Allan Charles, the commercial's creator, said he wanted to create a big impact with the relatively low budget he had to work with.

"When you're thinking about doing marketing for a state, you look at what the other states are doing," said Charles, president and chief creative officer at Baltimore's Trahan, Burden & Charles Inc. "There's a lot of similarity. Most of these commercials are kind of bland and predictable. ... I wanted to do something dramatic, epic, unpredictable and fun."

"We tried to make it look like a Civil War epic, and show where the present meets the past," Charles said. "You see these tourists enjoying their trip to Maryland. The whole army stops to help one of them, because she has to reload her camera. ... We're playing with the metaphor that authentic history is here. It's so real that you're going back in time or it's coming to greet you."

Although tourism generated $7.7 billion in economic impact in 1999, according to numbers just released by the Travel Industry Association of America, Maryland spends much less on advertising than neighboring states. Pennsylvania spent $3.4 million on advertising in 1999, New York spent $6.7 million and Virginia about $3.4 million, according to Byron.

With the new Civil War Trail, Maryland officials are hoping to capitalize on a formula that has worked for Virginia. Visitors to Virginia's trails spent $115 more per trip in 1999 than did visitors to Maryland's historic and cultural sites, Byron said.

The 60-second television commercial airs through May on a variety of cable networks including A&E, ESPN and ESPN2, the History Channel, the Learning Channel, the Weather Channel, CNBC, MSNBC and E! But the spots are expected to be around for years, rotating onto television with new commercials.

The goal of the campaign -- Trahan, Burden & Charles' second for the tourism office -- is to prompt at least 144 telephone requests for Maryland's tourism information packet for each $1,000 spent on media.

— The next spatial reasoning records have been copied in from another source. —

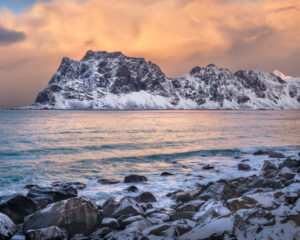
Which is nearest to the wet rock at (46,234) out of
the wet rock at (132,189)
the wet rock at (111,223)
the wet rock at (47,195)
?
the wet rock at (111,223)

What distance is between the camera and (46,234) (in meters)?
6.45

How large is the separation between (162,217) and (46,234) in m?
3.87

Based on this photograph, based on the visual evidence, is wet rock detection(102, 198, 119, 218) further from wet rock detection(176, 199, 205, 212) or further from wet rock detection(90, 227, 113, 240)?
wet rock detection(176, 199, 205, 212)

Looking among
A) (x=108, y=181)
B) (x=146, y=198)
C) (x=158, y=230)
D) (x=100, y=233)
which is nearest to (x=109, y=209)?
(x=100, y=233)

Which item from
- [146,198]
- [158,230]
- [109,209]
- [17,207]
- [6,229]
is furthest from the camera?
[146,198]

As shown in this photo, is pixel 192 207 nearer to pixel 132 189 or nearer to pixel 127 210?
pixel 127 210

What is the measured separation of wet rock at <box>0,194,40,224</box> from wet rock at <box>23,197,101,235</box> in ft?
4.09

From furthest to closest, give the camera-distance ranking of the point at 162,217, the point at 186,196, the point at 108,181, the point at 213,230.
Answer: the point at 108,181 → the point at 186,196 → the point at 162,217 → the point at 213,230

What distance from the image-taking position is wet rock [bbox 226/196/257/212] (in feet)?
22.0

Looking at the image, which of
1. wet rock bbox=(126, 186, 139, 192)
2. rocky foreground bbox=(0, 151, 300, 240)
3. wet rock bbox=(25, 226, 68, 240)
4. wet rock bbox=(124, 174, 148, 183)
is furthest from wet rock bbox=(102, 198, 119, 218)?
wet rock bbox=(124, 174, 148, 183)

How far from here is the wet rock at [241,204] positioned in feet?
22.0

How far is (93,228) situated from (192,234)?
3575 millimetres

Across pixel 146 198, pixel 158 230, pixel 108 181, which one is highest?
pixel 158 230

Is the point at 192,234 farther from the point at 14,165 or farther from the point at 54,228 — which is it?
the point at 14,165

TBC officials and industry experts say that is an optimistic goal -- translating to about $7 a lead. But the agency already has cut its cost per lead from $18.71 to $10.62 between 1999 and 2000, Byron said.

"We'll certainly be looking closely at the results and whether or not it's been effective," Byron said. "I feel confident that it will be." The spot brought in 1,000 calls during its first two days, she said. Byron projects that $1.1 million spent on media through June will draw 109,000 visitors -- for about $25 million in economic impact.

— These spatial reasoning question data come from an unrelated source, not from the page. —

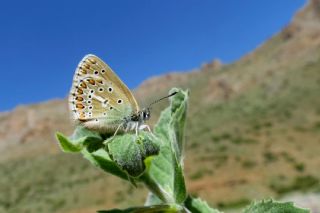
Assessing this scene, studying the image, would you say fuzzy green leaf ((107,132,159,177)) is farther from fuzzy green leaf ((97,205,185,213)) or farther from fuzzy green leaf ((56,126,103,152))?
fuzzy green leaf ((56,126,103,152))

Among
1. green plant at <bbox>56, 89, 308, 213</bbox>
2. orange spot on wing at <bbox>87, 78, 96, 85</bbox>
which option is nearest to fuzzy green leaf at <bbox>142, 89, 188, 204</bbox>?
green plant at <bbox>56, 89, 308, 213</bbox>

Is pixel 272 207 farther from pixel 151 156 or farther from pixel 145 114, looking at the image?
pixel 145 114

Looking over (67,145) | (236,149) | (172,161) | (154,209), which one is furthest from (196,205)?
(236,149)

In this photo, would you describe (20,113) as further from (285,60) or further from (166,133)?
(166,133)

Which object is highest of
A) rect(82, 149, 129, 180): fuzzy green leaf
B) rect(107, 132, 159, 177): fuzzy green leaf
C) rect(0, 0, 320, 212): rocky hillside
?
rect(0, 0, 320, 212): rocky hillside

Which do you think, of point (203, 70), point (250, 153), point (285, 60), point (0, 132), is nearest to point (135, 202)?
point (250, 153)
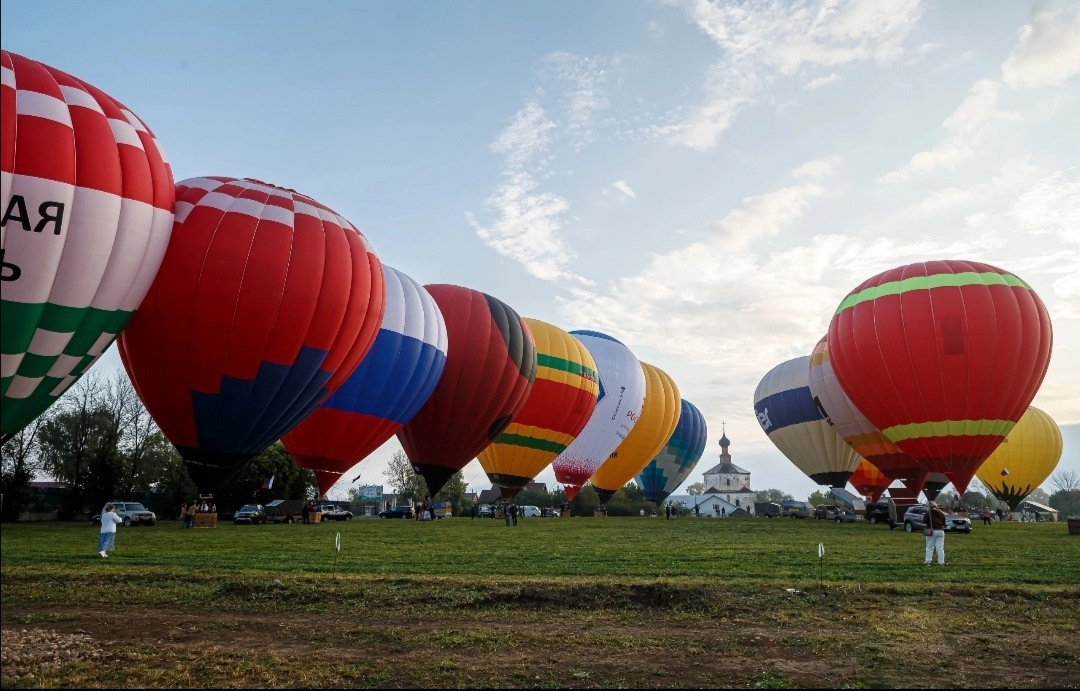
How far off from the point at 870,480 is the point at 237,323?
141ft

The print ads are more traditional, resembling photo albums of snapshots of a Maryland visit -- including fishing, white-water rafting, sailing, crab feasts and other scenes. Those ads will appear in Better Homes and Gardens, Coastal Living and elsewhere.

Officials wanted to appeal specifically to travelers interested in history because they typically stay longer and spend more than do other categories of tourists.

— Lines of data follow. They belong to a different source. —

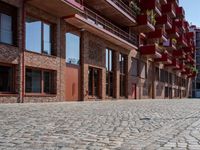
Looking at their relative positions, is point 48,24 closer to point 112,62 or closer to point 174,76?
point 112,62

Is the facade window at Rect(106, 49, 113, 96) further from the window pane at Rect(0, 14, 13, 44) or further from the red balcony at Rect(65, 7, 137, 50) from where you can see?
the window pane at Rect(0, 14, 13, 44)

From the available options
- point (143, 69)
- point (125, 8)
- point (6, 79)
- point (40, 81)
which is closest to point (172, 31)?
point (143, 69)

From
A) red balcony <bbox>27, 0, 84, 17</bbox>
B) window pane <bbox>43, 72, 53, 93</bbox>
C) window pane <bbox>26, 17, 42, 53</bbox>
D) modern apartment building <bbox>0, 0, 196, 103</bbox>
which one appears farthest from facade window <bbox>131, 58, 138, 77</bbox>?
window pane <bbox>26, 17, 42, 53</bbox>

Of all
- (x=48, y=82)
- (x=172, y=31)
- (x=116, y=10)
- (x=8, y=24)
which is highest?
(x=172, y=31)

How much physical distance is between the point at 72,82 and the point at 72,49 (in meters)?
2.38

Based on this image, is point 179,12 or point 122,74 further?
point 179,12

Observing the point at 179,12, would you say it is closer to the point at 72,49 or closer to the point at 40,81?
the point at 72,49

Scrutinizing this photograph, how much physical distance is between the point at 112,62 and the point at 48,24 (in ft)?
38.7

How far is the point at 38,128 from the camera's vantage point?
7973 mm

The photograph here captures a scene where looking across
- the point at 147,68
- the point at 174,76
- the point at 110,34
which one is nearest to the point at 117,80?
the point at 110,34

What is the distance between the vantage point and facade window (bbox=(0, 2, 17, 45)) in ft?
62.5

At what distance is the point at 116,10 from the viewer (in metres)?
31.6

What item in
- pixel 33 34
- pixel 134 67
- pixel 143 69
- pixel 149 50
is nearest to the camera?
pixel 33 34

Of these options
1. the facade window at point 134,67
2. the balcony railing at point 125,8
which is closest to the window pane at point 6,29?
the balcony railing at point 125,8
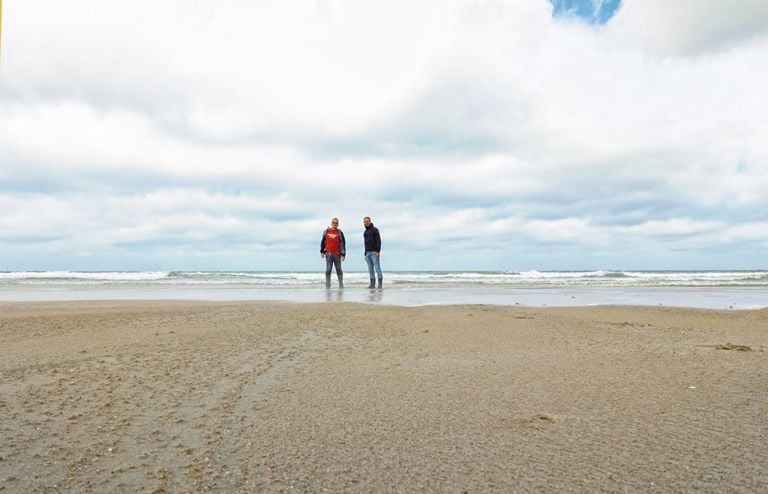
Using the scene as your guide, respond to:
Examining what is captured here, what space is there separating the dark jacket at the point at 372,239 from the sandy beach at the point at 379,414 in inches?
367

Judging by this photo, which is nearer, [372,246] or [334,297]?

The Travel Industry Association says the average stay by visitors interested in history was 3.2 nights and average spending was $385 per trip. In contrast, the average stay for visitors to Maryland was 2.7 nights, according to 1999 numbers -- the most current available. Average spending per trip was $312.

Joseph F. Durocher, associate professor of the University of New Hampshire Department of Hospitality Management, said there are risks to such niche targeting.